Technique 3: Feynman Technique with AI Feedback
The problem: You think you understand something, but cannot explain it simply.
How to do it:
- Write 2–3 paragraphs explaining the concept as if to a 12-year-old
- Paste it into ChatGPT with this prompt:
"Here is my explanation of [concept]: [your text]. Please identify: (1) any misconceptions, (2) gaps where my explanation would confuse someone, (3) key ideas I missed."
Technique 4: Generate Practice Problems on Any Topic
The prompt:
"Generate 10 practice problems on [topic] for a student at [level] level. Start easy and increase in difficulty. After I answer each one, tell me if I am correct and explain why."
Why it works: Spaced repetition and varied practice are two of the strongest learning techniques in cognitive science. AI can generate unlimited novel problems.

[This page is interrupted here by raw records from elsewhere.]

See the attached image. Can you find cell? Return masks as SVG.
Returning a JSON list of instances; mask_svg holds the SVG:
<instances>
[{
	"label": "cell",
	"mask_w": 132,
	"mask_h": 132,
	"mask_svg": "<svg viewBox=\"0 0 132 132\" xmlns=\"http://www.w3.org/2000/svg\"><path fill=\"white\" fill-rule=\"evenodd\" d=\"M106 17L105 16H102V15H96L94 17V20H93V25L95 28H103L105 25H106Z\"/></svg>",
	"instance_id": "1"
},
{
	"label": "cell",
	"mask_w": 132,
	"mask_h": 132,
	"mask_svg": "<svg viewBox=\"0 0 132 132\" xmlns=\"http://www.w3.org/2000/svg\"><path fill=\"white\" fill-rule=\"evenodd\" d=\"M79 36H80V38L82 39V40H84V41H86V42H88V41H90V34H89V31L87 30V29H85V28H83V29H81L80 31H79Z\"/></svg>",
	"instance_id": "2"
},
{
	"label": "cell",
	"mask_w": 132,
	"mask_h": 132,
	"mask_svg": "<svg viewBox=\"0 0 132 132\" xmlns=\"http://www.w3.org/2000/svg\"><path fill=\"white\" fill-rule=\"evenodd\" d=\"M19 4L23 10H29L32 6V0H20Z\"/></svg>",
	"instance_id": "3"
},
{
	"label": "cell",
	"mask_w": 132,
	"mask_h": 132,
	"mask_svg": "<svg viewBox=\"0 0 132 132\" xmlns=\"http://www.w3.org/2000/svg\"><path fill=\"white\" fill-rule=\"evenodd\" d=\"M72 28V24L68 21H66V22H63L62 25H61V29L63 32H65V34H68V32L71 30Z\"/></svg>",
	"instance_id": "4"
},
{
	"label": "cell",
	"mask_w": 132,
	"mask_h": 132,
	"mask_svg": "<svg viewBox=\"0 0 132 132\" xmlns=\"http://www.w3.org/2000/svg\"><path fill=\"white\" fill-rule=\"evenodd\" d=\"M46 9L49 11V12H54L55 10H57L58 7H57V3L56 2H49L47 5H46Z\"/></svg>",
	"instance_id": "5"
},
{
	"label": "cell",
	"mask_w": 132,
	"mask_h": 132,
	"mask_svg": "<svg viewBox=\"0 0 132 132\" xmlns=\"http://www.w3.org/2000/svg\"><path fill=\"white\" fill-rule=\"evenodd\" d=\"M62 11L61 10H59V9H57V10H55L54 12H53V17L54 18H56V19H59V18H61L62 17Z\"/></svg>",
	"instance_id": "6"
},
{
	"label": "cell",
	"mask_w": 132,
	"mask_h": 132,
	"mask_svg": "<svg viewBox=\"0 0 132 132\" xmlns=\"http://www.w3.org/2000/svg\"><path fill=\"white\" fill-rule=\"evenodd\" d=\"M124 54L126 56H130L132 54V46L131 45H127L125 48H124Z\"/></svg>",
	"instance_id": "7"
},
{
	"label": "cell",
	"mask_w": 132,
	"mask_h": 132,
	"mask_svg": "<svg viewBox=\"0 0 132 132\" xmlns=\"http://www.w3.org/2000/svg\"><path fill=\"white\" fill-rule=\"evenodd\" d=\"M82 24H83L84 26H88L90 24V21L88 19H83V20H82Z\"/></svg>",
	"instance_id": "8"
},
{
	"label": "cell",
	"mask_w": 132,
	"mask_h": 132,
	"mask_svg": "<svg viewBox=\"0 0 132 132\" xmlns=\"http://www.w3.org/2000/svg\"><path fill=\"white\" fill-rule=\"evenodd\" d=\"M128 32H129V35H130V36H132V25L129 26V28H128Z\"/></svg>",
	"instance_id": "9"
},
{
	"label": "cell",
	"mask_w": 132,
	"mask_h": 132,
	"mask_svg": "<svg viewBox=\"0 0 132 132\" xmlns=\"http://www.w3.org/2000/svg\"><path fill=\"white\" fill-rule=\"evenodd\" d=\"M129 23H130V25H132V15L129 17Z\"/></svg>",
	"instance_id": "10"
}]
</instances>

Technique 5: Build a Study Map from AI-Generated Outlines
How to do it:
- Ask PAITS: "Generate an advanced course on [subject]" — the resulting outline shows the full topic landscape
- Use the outline to identify what you know, what you need to review, and what you have not yet covered
Why it works: Expert learners have well-organized mental maps of their subject domain. Creating a study map first gives you the structure to place each new concept into context.
Technique 6: Use AI to Summarize and Synthesize After Reading
The prompt:
"Here is [document/chapter]. Please: (1) identify the 5 most important ideas, (2) explain how they connect to each other, (3) identify what is novel or surprising, (4) list 3 questions a critical reader should ask."
What NOT to Do
- Do not use AI to generate answers you submit as your own
- Do not use AI to skip active recall
- Do not trust AI uncritically — verify important facts
- Do not substitute AI for practice (doing is learning)
Summary
| Technique | Best AI Tool | Cognitive Principle |
|---|---|---|
| Generate a course | PAITS | Organized prior knowledge |
| Socratic questioning | ChatGPT / Claude | Active recall |
| Feynman feedback | ChatGPT | Retrieval + self-explanation |
| Practice problems | ChatGPT | Spaced practice |
| Study map | PAITS + ChatGPT | Schema building |
| Synthesis | Claude / ChatGPT | Elaborative encoding |
AI is not a replacement for cognitive effort — it is a multiplier.